In Defense of The Dent Act

Summer 2012 has given us two of the biggest films in history, both from a cultural and box-office standpoint.  With the summer movie season waning, I thought this was a good opportunity to  look back and discuss the relationship these films have with the law.  Today, I begin with The Dark Knight Rises.

Warning: Spoilers! If you haven’t seen The Dark Knight Rises and don’t want to know what happens, read no further.

The Dark Knight Rises raised a number of interesting legal issues that could each be the subject of their own posts: the way the film dealt with the Bruce Wayne bankruptcy, the federal response to the siege of Gotham, to name a few.  But one stands taller than the others and that's the subject of this post.

In the immediate aftermath of the movie’s release, there was some discord amongst critics about one issue in particular… something they felt was so wrong-headed that they had to call the director on it – they hated the Dent Act. More specifically, there was some hand-wringing over the Act’s constitutionality.

Cliff notes version: it is utterly constitutional.

Let’s step back for a minute.  What exactly is the Dent Act? At the beginning of the film, we learn that shortly after the death of Gotham’s District Attorney Harvey Dent, sweeping anti-crime legislation was passed that gave the city’s police and prosecutors “teeth” to fight organized crime in the city.  We know that eight years after Dent’s demise, the Dent Act did it’s job, almost completely decimating crime in the city, and leaving a gaping hole for Bane and his League of Shadows thugs to storm in and take the city.

So what tools does the Dent Act grant law enforcement Gotham City to combat organized crime?  Did the Act authorize a mass hiring of police officers, in effect turning Gotham into a police state?  Did it place stricter sentences on those convicted of organized crime activities?  Did it finally root out the bad guys in Gotham’s notoriously corrupt police force?  Unfortunately, the movie doesn’t tell us much about the mechanics of the law and only pays it lip service before delving into the “Batman coming out of retirement” storyline. The only substantive information we have on the Dent Act is told to the audience by Joseph Gordon-Levitt’s character; apparently the Act has kept hundreds of mobsters behind bars by denying them parole.

I readily admit ignorance here. Like others when I first heard this, I threw my hands up in disgust.  “How unconstitutional is that?!” I nearly screamed aloud to my wife in the theater.  As it turns out, it’s pretty damn constitutional.

Let’s get some basic facts out of the way: the discretion to grant or deny parole typically resides in a state’s parole board.  They have the right to determine if an offender should be released before his full sentence has been served and they may grant or deny parole based on a variety of factors.  What concerned me was whether a piece of legislation could make that determination for them.
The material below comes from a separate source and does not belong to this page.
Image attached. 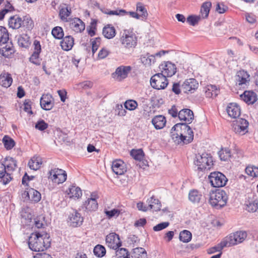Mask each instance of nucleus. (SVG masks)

As a rule, states have the power to regulate their own law enforcement and legislate their own criminal codes.  With some Eighth Amendment exceptions (such as sentencing juveniles to life in prison with no possibility of parole), the state is allowed to make a blanket determination regarding who should and should not be released from incarceration before the full sentence has been served.

In reality, many states have done just that. The Massachusetts legislature recently considered an overhaul of the state’s criminal sentencing laws that, among other things, would abolish parole for repeat violent offenders. Massachusetts already bans parole for anyone convicted of first-degree murder. Pennsylvania considered a similar overhaul of their criminal sentencing statutes three years ago.  Sixteen states have taken it much farther by abolishing the parole system altogether.

Therefore denial of parole under the Dent Act for prisoners convicted of violent crimes such as murder, assault, or drug dealing (in many states, crimes of possession with intent to distribute are considered crimes of violence) is constitutional because there is a framework for just that kind of legislation in other states.  On the other hand, I think the Dent Act will have a harder time demonstrating its constitutionality when is denies parole to those convicted of non-violent crimes such as racketeering, gambling, prostitution, and money laundering.

Movies so often get it wrong when it comes to portraying the law so it’s nice to find a case where the movie gets it right (even though I’m convinced no one in the screenwriting process actually did the necessary legal research).  While we don’t know anything else about the substance of the Dent Act, the parts we do know about will probably hold up under scrutiny.  And frankly, even without knowing the Act’s other substantive provisions, I think that denying parole to 1000 dangerous and violent criminals would be enough to give Gotham’s Police Department a break in getting its crime problem under control.  Putting the Batman out of the job was probably just icing on the cake.